Successful Treatment of Hepatocellular Carcinoma Complicated by Fanconi Anemia.

A 42-year-old woman with liver tumors was referred to our hospital. Her condition was complicated by Fanconi anemia, and she had undergone total laryngectomy 8 years ago. On admission, contrast-enhanced computed tomography revealed hypervascular tumors in the right hepatic lobe. Ultrasound-guided tumor biopsy revealed that the tumor comprised moderately differentiated hepatocellular carcinoma. Although the patient exhibited preserved liver function (Child-Pugh A), complete blood count revealed severe pancytopenia. Eventually, the tumor was successfully treated by transcatheter arterial embolization (TAE). Both platelet transfusion and systemic administration of antibiotics were performed. She was discharged 35 days after TAE.

Introduction

Fanconi anemia (FA) is an inherited aplastic anemia that is characterized by congenital abnormalities such as skeletal defects and hypopigmentation, progressive bone marrow failure, and susceptibility to malignancies [1]. FA is considered to be caused by mutations in genes regulating replication-dependent removal of interstrand DNA crosslinks [2]. Apoptotic induction in hematopoietic stem cells (HSCs) caused by unrepaired DNA damage resulted in depletion of HSCs; this further leads to pancytopenia [3]. It has been shown that 75–90% of the patients demonstrate pancytopenia. Allogeneic HSC transplantation, which is the only curative modality for bone marrow failure in patients with FA, has been reported to contribute to favorable survival [4].

FA patients frequently develop hematological and nonhematological malignancies [5]. It has been reported that these patients carry a more than 500-fold higher risk of developing hematological malignancies such as leukemia and myelodysplastic syndrome compared with healthy people. Among solid tumors, the development of head and neck squamous cell carcinoma has been well documented, but the incidence of hepatocellular carcinoma (HCC) appears to be less common [6]. Therefore, the clinical condition and treatment approach for HCC in FA patients remain to be elucidated.
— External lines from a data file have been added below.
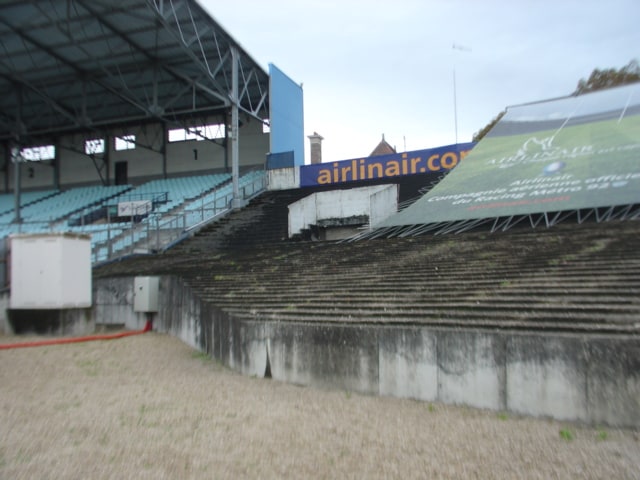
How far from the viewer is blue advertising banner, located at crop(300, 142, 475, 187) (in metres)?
22.0

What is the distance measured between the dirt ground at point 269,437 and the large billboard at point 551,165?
9.53m

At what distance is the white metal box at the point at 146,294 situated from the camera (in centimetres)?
1128

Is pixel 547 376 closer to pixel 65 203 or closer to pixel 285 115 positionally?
pixel 285 115

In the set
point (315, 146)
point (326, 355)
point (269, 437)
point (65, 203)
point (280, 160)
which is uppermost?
point (315, 146)

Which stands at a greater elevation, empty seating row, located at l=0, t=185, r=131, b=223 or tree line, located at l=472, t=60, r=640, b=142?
tree line, located at l=472, t=60, r=640, b=142

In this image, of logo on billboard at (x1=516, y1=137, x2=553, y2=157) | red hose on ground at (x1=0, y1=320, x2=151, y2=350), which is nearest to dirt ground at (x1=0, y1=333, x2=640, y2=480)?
red hose on ground at (x1=0, y1=320, x2=151, y2=350)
Here, we describe an unusual case of HCC complicated by FA, wherein the patient was successfully treated with transcatheter arterial embolization (TAE).

Case Report

A 42-year-old woman was admitted to our hospital for the treatment of liver tumors. Her condition had been complicated by aplastic anemia 33 years ago, and at that time, she was treated with anabolic steroids. She did not get the opportunity to receive HSC transplantation. She was ultimately diagnosed with FA based on the findings of mitomycin C-induced chromosomal breakage analysis in lymphocyte cultures 8 years ago. In the same year, she developed laryngeal cancer and received total laryngectomy. Three months prior to admission to our hospital, she developed multiple pyogenic abscesses in pelvic muscles. Although she was successfully treated with the systemic administration of antibiotics, multiple liver tumors were detected.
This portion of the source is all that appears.